Joukowsky Family Distinguished Associate Professor of Modern Middle Eastern History

Overview

Faiz Ahmed (PhD, UC Berkeley, JD, UC Law San Francisco) is a historian of the Ottoman Empire and modern Middle East. Trained as a lawyer and social historian, Ahmed’s primary research interests are the late Ottoman Empire, Afghanistan, and the greater Islamicate world; legal and constitutional history; and diasporic communities tied to the amorphous region we call the Middle East. From the Khyber Pass to the Bosphorus Strait, and the Suez Canal to New England, Ahmed’s core research engages questions of human mobility, travel, and migration; students, scholars, and networks of expertise; and the intersections of law, citizenship, humanitarianism, and diplomacy.

Ahmed’s first book Afghanistan Rising: Islamic Law and Statecraft between the Ottoman and British Empires was awarded the American Historical Association’s John F. Richards Prize and shortlisted for the British-Kuwait Friendship Society Book Prize in Middle East Studies in 2018. Pivoting to the western hemisphere, his current book project Ottoman Americana: The Late Ottoman Empire and the Early United States (under contract with Princeton University Press) examines the social, economic, and legal underpinnings of Ottoman-U.S. ties from the eighteenth to twentieth centuries, as seen from Ottoman perspectives. Ahmed has published articles in journals of law, history, Middle East and Global South studies, including Comparative Studies of South Asia, Africa, and the Middle East; Global Jurist; International History Review; International Journal of Middle East Studies; Iranian Studies; Journal of Ottoman Studies; Journal of the Ottoman and Turkish Studies Association; Law and History Review; and Perspectives on History. Featured interviews can be found on national radio to history channels and local news, including Borderlines, Ottoman History Podcast, NPR’s Throughline, and the Boston Globe.

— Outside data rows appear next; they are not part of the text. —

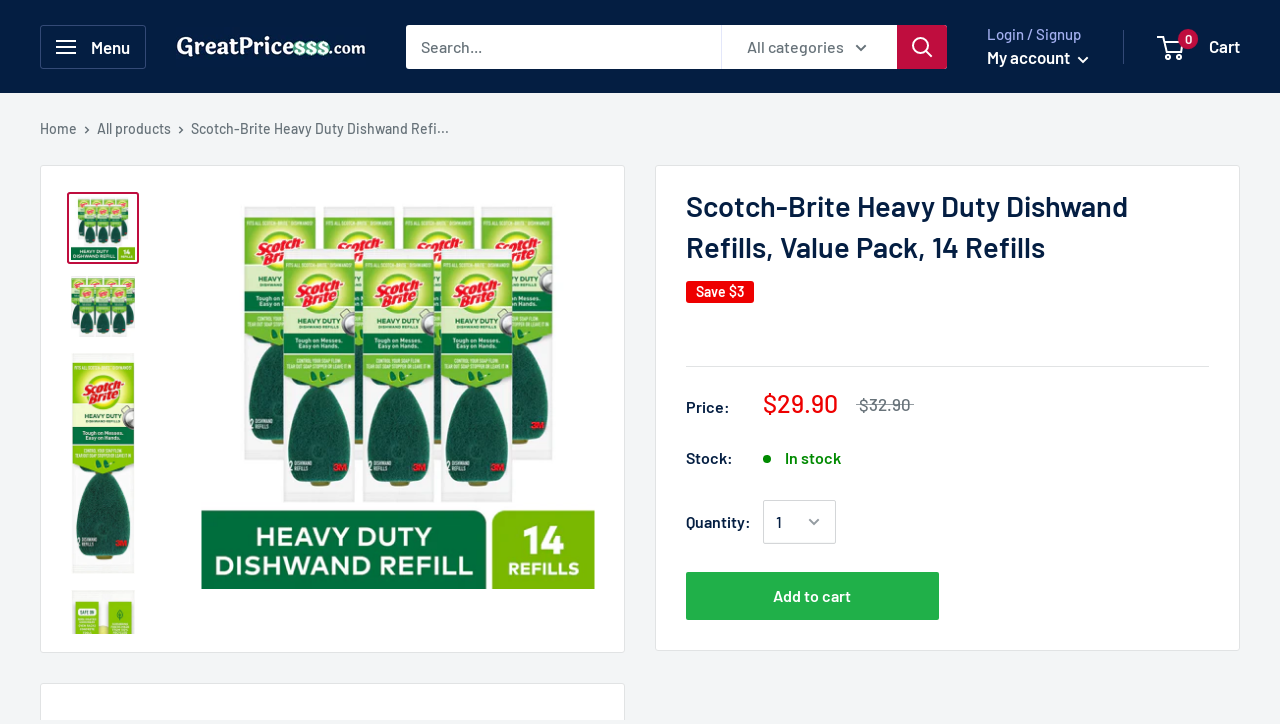

--- FILE ---
content_type: text/javascript
request_url: https://www.greatpricesss.com/cdn/shop/t/7/assets/custom.js?v=90373254691674712701652481819
body_size: -620
content:
//# sourceMappingURL=/cdn/shop/t/7/assets/custom.js.map?v=90373254691674712701652481819
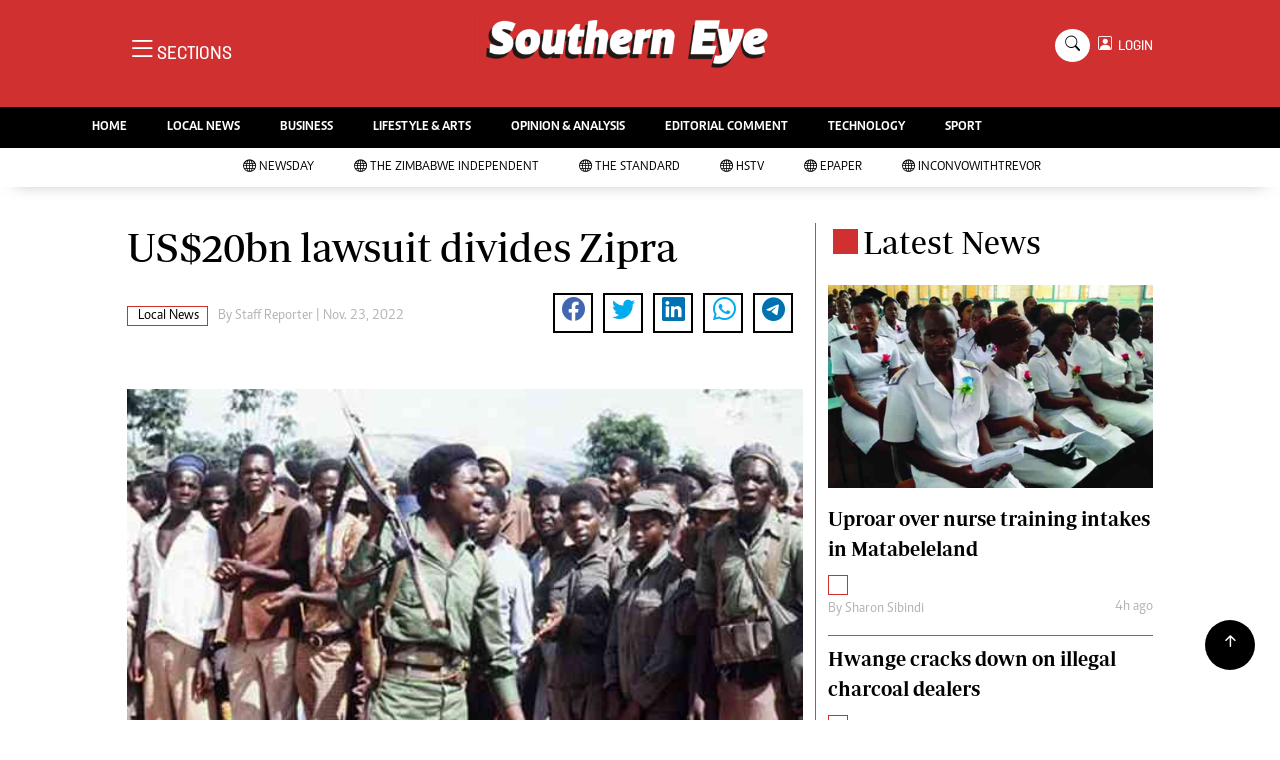

--- FILE ---
content_type: text/html; charset=utf-8
request_url: https://www.google.com/recaptcha/api2/aframe
body_size: 266
content:
<!DOCTYPE HTML><html><head><meta http-equiv="content-type" content="text/html; charset=UTF-8"></head><body><script nonce="8pnIlaMFhzUpqa9zE93PIg">/** Anti-fraud and anti-abuse applications only. See google.com/recaptcha */ try{var clients={'sodar':'https://pagead2.googlesyndication.com/pagead/sodar?'};window.addEventListener("message",function(a){try{if(a.source===window.parent){var b=JSON.parse(a.data);var c=clients[b['id']];if(c){var d=document.createElement('img');d.src=c+b['params']+'&rc='+(localStorage.getItem("rc::a")?sessionStorage.getItem("rc::b"):"");window.document.body.appendChild(d);sessionStorage.setItem("rc::e",parseInt(sessionStorage.getItem("rc::e")||0)+1);localStorage.setItem("rc::h",'1769959690794');}}}catch(b){}});window.parent.postMessage("_grecaptcha_ready", "*");}catch(b){}</script></body></html>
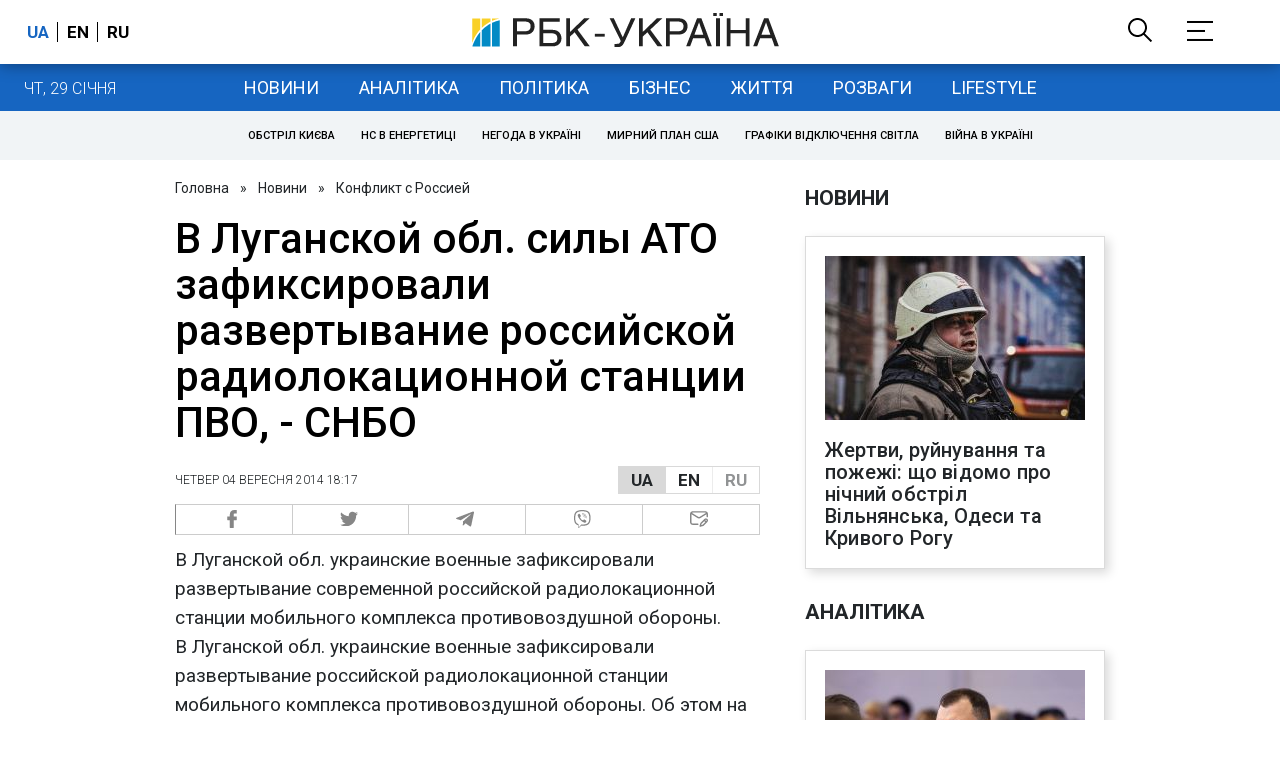

--- FILE ---
content_type: application/javascript; charset=utf-8
request_url: https://fundingchoicesmessages.google.com/f/AGSKWxUS8YBC8OATOd8g6Xo1kXIAP9fD1xkpti39nWgKii9ry10Ux5BGbQRmxxrS2K_ORANAmCmhTFb7KXzSMxobsxIeSPKG1TJPRxurVQ5fvzVUPYN8Z09sQ6tz-ICpeNOXz6l5ECTj0EhVjgCFkrn_URA1Duk1h9ZxTKJwmT0ewmPvLEt9QAEHBXkalQ==/_/ads/tr_/chitika-ad?/bbad./ad-utilities._banner_ad_
body_size: -1284
content:
window['cd17c8a4-d442-4a8e-82e9-f492145523a4'] = true;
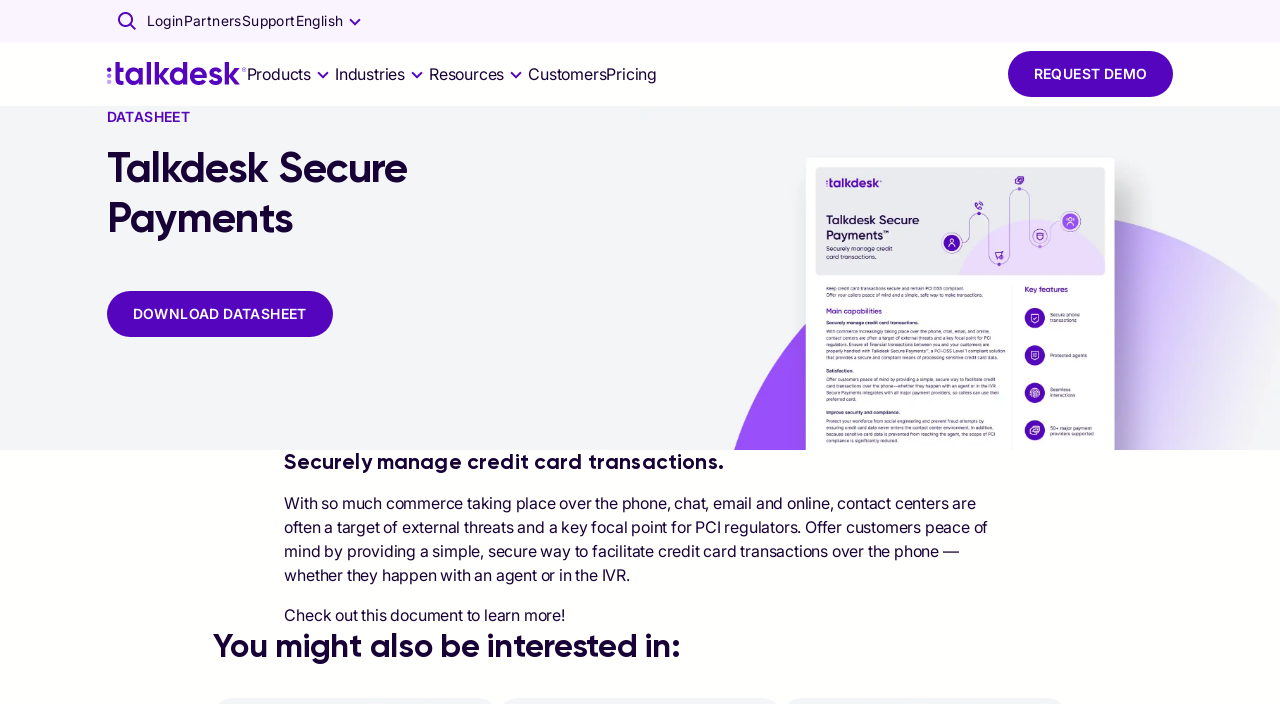

--- FILE ---
content_type: application/javascript; charset=utf-8
request_url: https://www.talkdesk.com/pt-br/_next/static/chunks/4593.73899386722d1ccf.js
body_size: 1443
content:
"use strict";(self.webpackChunk_N_E=self.webpackChunk_N_E||[]).push([[2732,4593],{2898:(n,t,e)=>{e.d(t,{A:()=>r,B:()=>a});var o=e(96234),i=e(98022);function a(n){return(0,i.Ay)("MuiButton",n)}let r=(0,o.A)("MuiButton",["root","text","textInherit","textPrimary","textSecondary","textSuccess","textError","textInfo","textWarning","outlined","outlinedInherit","outlinedPrimary","outlinedSecondary","outlinedSuccess","outlinedError","outlinedInfo","outlinedWarning","contained","containedInherit","containedPrimary","containedSecondary","containedSuccess","containedError","containedInfo","containedWarning","disableElevation","focusVisible","disabled","colorInherit","colorPrimary","colorSecondary","colorSuccess","colorError","colorInfo","colorWarning","textSizeSmall","textSizeMedium","textSizeLarge","outlinedSizeSmall","outlinedSizeMedium","outlinedSizeLarge","containedSizeSmall","containedSizeMedium","containedSizeLarge","sizeMedium","sizeSmall","sizeLarge","fullWidth","startIcon","endIcon","icon","iconSizeSmall","iconSizeMedium","iconSizeLarge","loading","loadingWrapper","loadingIconPlaceholder","loadingIndicator","loadingPositionCenter","loadingPositionStart","loadingPositionEnd"])},22732:(n,t,e)=>{e.r(t),e.d(t,{default:()=>z});var o=e(83846),i=e(17844),a=e(93629),r=e(17459),d=e(12694),l=e(53108),c=e(72141),s=e.n(c),u=e(8437),g=e(12584),p=e(75152),v=e(33195),h=e(44920),m=e(84693);function f(){var n=(0,g._)(["\n    0% { transform: rotate(0deg) };\n    10% { transform: rotate(10deg) };\n    40% { transform: rotate(170deg) };\n    50% { transform: rotate(180deg) };\n    60% { transform: rotate(190deg) };\n    90% { transform: rotate(350deg) };\n    100% { transform: rotate(360deg) };"]);return f=function(){return n},n}var b=["label","glow"],x=(0,v.Ay)(p.A,{shouldForwardProp:function(n){return!b.includes(n)}})(function(n){var t=n.theme,e=n.variant,d=void 0===e?"contained":e,l=n.color,c=void 0===l?"primary":l,s=n.glow,u=(0,r._)(n,["theme","variant","color","glow"]);return c="inherit"===c?"primary":c,(0,a._)((0,i._)({fontSize:"1rem",overflow:"hidden",padding:0,border:"0 !important",position:"relative",textAlign:"center",textTransform:"uppercase",zIndex:0,"--transition-property":"left","--transition":"250ms ease-out"},"outlined"===d&&{"--variant-outlinedBorder":t.palette[c].main,boxShadow:"inset 0 0 0 ".concat(t.spacing(.25)," var(--variant-outlinedBorder) !important"),":hover":{boxShadow:"inset 0 0 0 ".concat(t.spacing(.25)," var(--variant-outlinedBorder)")}},["outlined","contained"].includes(d)&&(0,a._)((0,i._)({lineHeight:1,padding:"".concat(t.spacing(2)," ").concat(t.spacing(3.25)),borderRadius:100,":hover":{"--variant-containedBg":t.palette[c].main,"--variant-containedColor":t.palette[c].highContrast||t.palette[c].contrastText,"--variant-outlinedColor":t.palette[c].highContrast||t.palette[c].contrastText,"::before":{left:0}},"::before":{"--variant-outlinedBorder":t.palette[c].light,"--size":"110%",content:'""',position:"absolute",left:"calc(var(--size) * -1)",top:"-5%",width:"var(--size)",height:"var(--size)",zIndex:-1,backgroundColor:"var(--variant-outlinedBorder)",borderRadius:98,transition:"var(--transition)",transitionProperty:"var(--transition-property)",willChange:"var(--transition-property)"}},s&&{"::after":{content:'""',display:"block",position:"absolute",left:"50%",top:"50%",zIndex:-1,animation:"3s linear 0s infinite normal none running ".concat(S),background:"conic-gradient(transparent 90deg, ".concat(t.palette.error.main," 150deg, ").concat(t.palette.warning.main," 210deg, transparent 270deg)"),height:"max(100vw, 100vh)",marginBlock:"calc(max(100vw, 100vh)* -0.5)",opacity:1,pointerEvents:"none",translate:"-50% -50%",width:"max(100vw, 100vh)",willChange:"auto"}}),{"&.Mui-disabled":{"--variant-containedBg":t.palette.action.disabledBackground,"--variant-outlinedBg":t.palette.action.disabledBackground,"--variant-outlinedBorder":t.palette.action.disabledBackground}}),"text"===d&&(0,a._)((0,i._)({"--padding-inline":"5px",borderRadius:"unset"},u.startIcon&&{paddingLeft:"var(--padding-inline)"},u.endIcon&&{paddingRight:"var(--padding-inline)"}),{"::after":{bottom:0,content:'""',height:2,position:"absolute",transition:"background-color 0.3s linear",width:"stretch",willChange:"background-color"},"&:hover, &:focus":(0,o._)({"--variant-containedBg":"transparent",backgroundColor:"var(--variant-containedBg)","&:after":{"--variant-containedBg":t.palette[c].highContrast||t.palette[c].light}},".".concat(m.aE.root),{transform:"translateX(2px)"})})),(0,o._)({},".".concat(m.aE.root),{lineHeight:1,color:"inherit",fontSize:"1rem",position:"relative",transition:"transform 0.1s linear"}))}),S=(0,h.i7)(f()),_=s()(function(){return Promise.resolve().then(e.bind(e,66466))},{loadableGenerated:{webpack:function(){return[66466]}}});let z=function(n){var t=n.children,e=n.color,c=n.icon_side,s=n.icon,g=n.label,p=n.modal,v=n.variant,h=(0,r._)(n,["children","color","icon_side","icon","label","modal","variant"]),m=(0,d._)([s&&"none"!==s?"left"===c?"startIcon":"endIcon":null],1)[0],f=g||{},b=f.text,S=(0,r._)(f,["text"]);return(0,l.jsx)(x,(0,a._)((0,i._)((0,a._)((0,i._)({},h),{color:void 0===e?"primary":e,disableElevation:!0,disableFocusRipple:!0,disableRipple:!0,disableTouchRipple:!0,variant:void 0===v?"contained":v}),!(0,u.t2)(p)&&(0,i._)({},S),m&&(0,o._)({},m,(0,l.jsx)(_,{icon:s}))),{children:t||(void 0===b?void 0:b)}))}}}]);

Ahmed is a recipient of fellowships from the National Endowment for the Humanities, Fulbright Program, Social Science Research Council, Andrew W. Mellon Foundation, Koç University of Istanbul, UC Berkeley Law, and Harvard Law School for his research in Afghanistan, Turkey, Egypt, South Asia, North America, and the UK. Intent on traversing national and area studies divides, he's lived and worked in the largest metropolises of the Middle East, Central Asia, and South Asia, primarily Istanbul, Cairo, Kabul, and Delhi. As with his research and teaching, he’s trekked extensively across the region(s) connecting Morocco to Malaysia and the Balkans to Indian Ocean.

Dr. Ahmed is also co-organizer with Brown University colleagues Michael Vorenberg, Rebecca Nedostup, and Emily Owens of the Brown Legal History Workshop and Brown Legal Studies collaborative.